[Collection entries]

'''

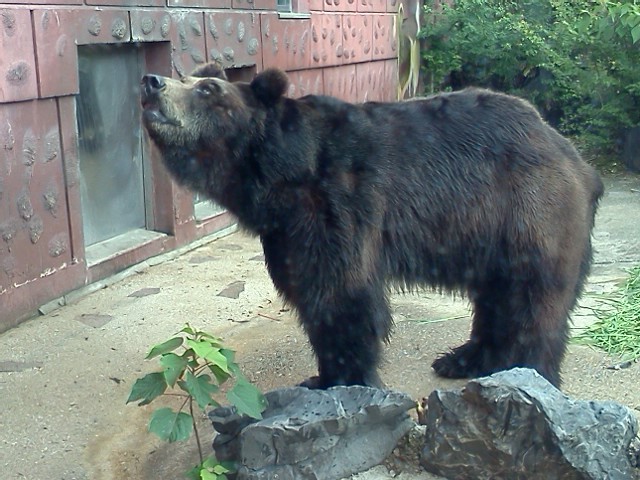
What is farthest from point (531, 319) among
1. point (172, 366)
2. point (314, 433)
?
point (172, 366)

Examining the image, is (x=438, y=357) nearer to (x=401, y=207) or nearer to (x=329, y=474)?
(x=401, y=207)

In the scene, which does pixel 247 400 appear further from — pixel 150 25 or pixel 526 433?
pixel 150 25

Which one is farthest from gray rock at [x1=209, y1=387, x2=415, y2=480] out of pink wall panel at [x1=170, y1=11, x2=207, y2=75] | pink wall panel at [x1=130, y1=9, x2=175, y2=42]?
pink wall panel at [x1=170, y1=11, x2=207, y2=75]

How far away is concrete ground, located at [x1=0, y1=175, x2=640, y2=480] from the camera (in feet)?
11.5

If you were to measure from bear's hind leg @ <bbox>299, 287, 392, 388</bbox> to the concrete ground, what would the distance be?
1.82 ft

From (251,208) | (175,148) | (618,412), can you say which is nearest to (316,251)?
(251,208)

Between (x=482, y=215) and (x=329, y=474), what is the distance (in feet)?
4.42

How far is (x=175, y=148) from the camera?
11.7 ft

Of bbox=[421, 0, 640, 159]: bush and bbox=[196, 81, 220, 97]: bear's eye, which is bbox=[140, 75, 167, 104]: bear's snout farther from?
bbox=[421, 0, 640, 159]: bush

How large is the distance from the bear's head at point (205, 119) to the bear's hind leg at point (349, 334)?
76cm

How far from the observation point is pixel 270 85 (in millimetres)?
3576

'''

● **Prompt**
Reproduce the rows verbatim from the line holding "How far from" through the end of the rows, inclusive.

● **Output of the task**
How far from the observation point is pixel 270 85 (in millimetres)?
3576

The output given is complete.